What is Intermodal Transportation in Trucking TermsPosted On 9th October 2020
"What is intermodal transportation?" This is one of the most common questions asked by people wanting to learn more about the supply chain industry.
It might seem complicated at first. However, when you learn the intermodal trucking definition and intermodal shipping definition, it actually becomes relatively easy to understand.
Intermodal Transportation Definition
So what does intermodal mean, and what is intermodal trucking? Well, we can define intermodal shipping as the movement of goods from one place to its final destination via different modes of transport.
It basically means that handling of the freight is taken on by various vehicles and types of transportation. This can include ocean liners and planes to truck and rail deliveries.
In order to meet the official intermodal definition, a shipment must be transported in the same transport unit for the entire shipping process. This is the answer to "What is an intermodal container?” The shipment must also not be consolidated or unconsolidated.
Intermodal Shipping Benefits
People have been asking questions about the intermodal shipping meaning like "What is an intermodal journey?”
The practice first started in the 18th century. Even back then, the benefits of intermodal shipping for freight moving were clear to see. Here are some examples:
- Cheaper — Companies can actually save money by understanding the intermodal trucking meaning and making the most of it. Using truck and rail helps to save on fuel costs, for example. A train is able to move one ton of freight over 400 miles with just a gallon of fuel. This can also reduce handling costs, as the freight stays in its container for the whole trip.

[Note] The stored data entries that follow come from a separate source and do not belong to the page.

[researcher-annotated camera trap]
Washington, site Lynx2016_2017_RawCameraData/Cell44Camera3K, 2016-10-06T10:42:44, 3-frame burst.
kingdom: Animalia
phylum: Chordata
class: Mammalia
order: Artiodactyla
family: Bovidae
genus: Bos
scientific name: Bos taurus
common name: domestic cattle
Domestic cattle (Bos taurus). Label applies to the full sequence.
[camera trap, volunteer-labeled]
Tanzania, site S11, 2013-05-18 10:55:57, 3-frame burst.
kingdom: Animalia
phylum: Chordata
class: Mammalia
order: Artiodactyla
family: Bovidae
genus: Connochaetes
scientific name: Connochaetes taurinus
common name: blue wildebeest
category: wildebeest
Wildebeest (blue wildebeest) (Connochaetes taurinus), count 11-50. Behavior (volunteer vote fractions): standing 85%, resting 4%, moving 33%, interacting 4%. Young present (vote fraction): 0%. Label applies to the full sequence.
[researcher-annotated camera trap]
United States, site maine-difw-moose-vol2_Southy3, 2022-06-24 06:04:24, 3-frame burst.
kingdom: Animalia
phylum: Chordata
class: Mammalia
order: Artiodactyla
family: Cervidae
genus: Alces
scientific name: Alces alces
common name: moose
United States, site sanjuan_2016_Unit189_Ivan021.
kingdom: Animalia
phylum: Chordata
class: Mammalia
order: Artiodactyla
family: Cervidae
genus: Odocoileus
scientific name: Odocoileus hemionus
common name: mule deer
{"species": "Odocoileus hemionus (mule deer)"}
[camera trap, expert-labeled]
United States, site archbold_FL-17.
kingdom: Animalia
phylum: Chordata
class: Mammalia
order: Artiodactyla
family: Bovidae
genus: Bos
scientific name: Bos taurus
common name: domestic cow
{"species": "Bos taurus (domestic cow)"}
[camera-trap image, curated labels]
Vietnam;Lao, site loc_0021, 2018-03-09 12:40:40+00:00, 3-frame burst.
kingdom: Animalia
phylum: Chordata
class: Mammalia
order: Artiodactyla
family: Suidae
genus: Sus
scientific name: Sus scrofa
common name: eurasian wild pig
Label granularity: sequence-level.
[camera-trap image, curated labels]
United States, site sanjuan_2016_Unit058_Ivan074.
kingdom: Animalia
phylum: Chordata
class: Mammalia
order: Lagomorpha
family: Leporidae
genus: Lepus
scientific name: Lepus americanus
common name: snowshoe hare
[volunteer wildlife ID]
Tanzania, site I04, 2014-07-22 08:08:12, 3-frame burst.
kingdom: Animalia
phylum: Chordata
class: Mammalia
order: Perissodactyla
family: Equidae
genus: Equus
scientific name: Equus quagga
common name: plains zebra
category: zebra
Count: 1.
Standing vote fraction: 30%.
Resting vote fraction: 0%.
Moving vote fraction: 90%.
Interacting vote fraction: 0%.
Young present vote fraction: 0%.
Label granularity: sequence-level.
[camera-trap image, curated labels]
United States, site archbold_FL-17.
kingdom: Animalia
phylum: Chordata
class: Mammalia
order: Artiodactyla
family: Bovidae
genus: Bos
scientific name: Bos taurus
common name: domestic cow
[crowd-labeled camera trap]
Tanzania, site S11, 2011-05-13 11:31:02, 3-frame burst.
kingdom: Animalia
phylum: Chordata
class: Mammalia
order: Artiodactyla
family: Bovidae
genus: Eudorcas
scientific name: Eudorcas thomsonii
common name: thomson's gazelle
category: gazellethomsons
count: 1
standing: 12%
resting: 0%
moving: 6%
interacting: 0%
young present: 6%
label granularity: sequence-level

- Safer — By understanding the intermodal meaning and making the most of this system, freight can also be much safer. It stays in the same container throughout the journey. This reduces the risk of accidents during handling. Also, on intermodal rail journeys, freight is on a fixed-line, so it is far less likely to end up in an accident.
- More Convenient — Rail networks in many countries are strong and speedy. This helps to move freight long distances in short amounts of time. Plus, you only have to worry about one bill of lading for each shipment. This makes this form of shipping more convenient in the long run when goods need to be moved a long way.
Examples of Intermodal Shipping
In order to really answer questions like "What is intermodal shipping?" and "What does intermodal mean in trucking?" one of the best options is to look at an example.
Let's say that a company is looking into hauling freight a long distance. They want to move one ton of freight across a country. They can make use of intermodal freight transportation to make this happen.
Truck drivers could pick up a flat rack container of freight from a port. They could then drive the container to a rail station, where rail transportation helps it continues across the country. When it reaches another station, it might be picked up by another truck and then taken to the final destination.
This example fits the intermodal logistics definition since it involves the use of two different forms of transportation on the same freight. So, the next time you wonder about the intermodal shipments definition or wonder, "What does intermodal shipping mean?" you'll know that it merely involves freight being moved by more than one type of vehicle in the same journey.
Below are some simple definitions to help you remember:
- What is intermodal: It means "using two or more modes."
- Intermodal terminal definition: An area where shipments or freight can be transferred between different shipping methods, like ports or rail yards.
- What are intermodal containers: Containers that store freight during these journeys? They're usually high cube shipping containers, suitable for use on ships, trains, and trucks.
- IMDL meaning: IMDL is sometimes used as an abbreviation.
Intermodal Transportation Best Practices
Once you understand what is intermodal in trucking, it's worth learning about this freight movement's best practices. Here are some tips to bear in mind:
- Pack with care — These shipments may move around a lot while switching between modes of transport. It's, therefore, essential to take great care when packing them. Make the most of blocking and bracing methods.
- Check schedules — Depending on when a shipment begins its journey, it might get to the destination much faster. Keep an eye on rail schedules and identifies the right times to organize your shipments.
- Choose a trusted provider — Professional transportation experts can help you better understand IMDL shipping and use it the right way. They offer experience and expertise in rail, truck, and other modes of transport.
When Intermodal Transportation is it the Best Choice
It's easy enough to understand the intermodal meaning in shipping, but when should you choose it? Well, here are a few pointers to bear in mind:
- This is usually the best shipping choice for journeys of 500 miles or more from origin to destination.
- It's a good option for a cargo of intermediate value.
- It's the right choice for cargo that needs to keep flowing and repeat journeys.
- It's also often the best method for goods in loads of 25 tons or fewer, per unit.